━━━ PASSAGE PROVIDED ━━━
Posted by Snowy in East Amherst, NY, USA on June 10, 2004 at 1:12 AM (CDT)


The Etymotic review URL above is incorrect: it should be

Posted by John R. Daily in East Amherst, NY, USA on June 10, 2004 at 5:33 PM (CDT)


I’m dieing to see your opinion on third party ipod remotes…

Posted by Ipodinator in East Amherst, NY, USA on June 10, 2004 at 10:46 PM (CDT)


If your looking for some really really really great reviews of headphones for you Ipod I implore you to check out, quite literally the best headphone centered review/dicussion site ever. Go now!

Posted by John Lussier in East Amherst, NY, USA on June 10, 2004 at 10:46 PM (CDT)


We chose not to recommend any third-party iPod remotes. In our opinion, it’s hard to get excited given the combined high prices and functionality limitations of models we have seen, and the ones we currently have are sitting unused. We were very excited about certain Bluetooth-enabled ones we heard were coming, but they’ve never emerged.
━━━ EXTRACTED MATERIAL ━━━
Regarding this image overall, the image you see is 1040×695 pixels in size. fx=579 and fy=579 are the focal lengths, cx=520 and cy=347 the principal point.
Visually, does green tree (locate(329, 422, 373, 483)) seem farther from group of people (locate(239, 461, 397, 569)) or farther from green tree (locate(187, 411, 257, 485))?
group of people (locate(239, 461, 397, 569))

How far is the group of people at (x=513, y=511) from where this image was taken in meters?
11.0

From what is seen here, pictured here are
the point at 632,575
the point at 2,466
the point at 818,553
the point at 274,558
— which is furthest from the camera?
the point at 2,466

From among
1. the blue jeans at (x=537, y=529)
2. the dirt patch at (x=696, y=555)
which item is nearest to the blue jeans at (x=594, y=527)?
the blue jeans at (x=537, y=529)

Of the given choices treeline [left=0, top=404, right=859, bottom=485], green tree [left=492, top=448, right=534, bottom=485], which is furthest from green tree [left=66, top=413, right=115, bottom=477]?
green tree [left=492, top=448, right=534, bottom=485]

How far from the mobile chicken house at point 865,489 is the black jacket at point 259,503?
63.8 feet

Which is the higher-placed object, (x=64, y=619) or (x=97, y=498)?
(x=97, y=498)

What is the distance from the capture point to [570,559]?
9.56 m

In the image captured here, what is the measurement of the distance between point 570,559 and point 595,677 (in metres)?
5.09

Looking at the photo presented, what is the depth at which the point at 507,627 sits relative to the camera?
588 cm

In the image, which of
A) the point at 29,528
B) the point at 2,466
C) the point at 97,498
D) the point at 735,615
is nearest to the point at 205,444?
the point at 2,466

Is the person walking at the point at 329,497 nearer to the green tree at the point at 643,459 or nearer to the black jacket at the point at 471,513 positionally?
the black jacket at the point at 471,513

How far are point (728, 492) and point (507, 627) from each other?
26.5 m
━━━
GIVEN REQUEST 1:
Answer these questions about the iPod comment thread:
(a) What time is shown on the line naming Ipodinator?
(b) What two things make it hard for the writers of "We chose not to recommend any third-party iPod remotes" to get excited about those remotes?
(c) What kind of remotes had those writers heard were coming?
GIVEN REQUEST 2:
Write the next part of the iPod comment thread, picking up after its last sentence.

WRITTEN RESPONSE 1:
(a) 10:46 PM (CDT)
(b) The combined high prices and the functionality limitations of the models they had seen.
(c) Certain Bluetooth-enabled ones.

WRITTEN RESPONSE 2:
Remote controls are one small but noticeable area where the iPod unfortunately lags behind similar devices. Maybe Apple’s ready to announce something that will change that…?

Posted by Jeremy Horwitz in East Amherst, NY, USA on June 11, 2004 at 10:17 AM (CDT)


You should have mentioned Sennheiser PX250 headphones. Half the price of Bose QC, lighter, and sound just as good.

Posted by Dave Lasker in East Amherst, NY, USA on June 11, 2004 at 6:29 PM (CDT)


Headphone talk?! Why no talk of Grado’s headphones? And why isn’t Sennheiser’s reviewed here?

Have any of you used a hi-fi headphone with the ipod only to discover your mp3s are poor quality?

Posted by Torontian20 in East Amherst, NY, USA on June 11, 2004 at 9:29 PM (CDT)


The one thing I’d add to this section is the Altec Lansing InMotion Speaker set.  They are a must-have accessory for frequent travelers.  They function as an alarm clock, battery charger, and docking port.  They are also highly portable.  The only downside - the power adapter is just one more power cable that gets stuffed in the laptop case.  I haven’t tried to run the speakers on battery so I can’t comment on how well that works.

Posted by Chris woolley in East Amherst, NY, USA on June 12, 2004 at 9:36 AM (CDT)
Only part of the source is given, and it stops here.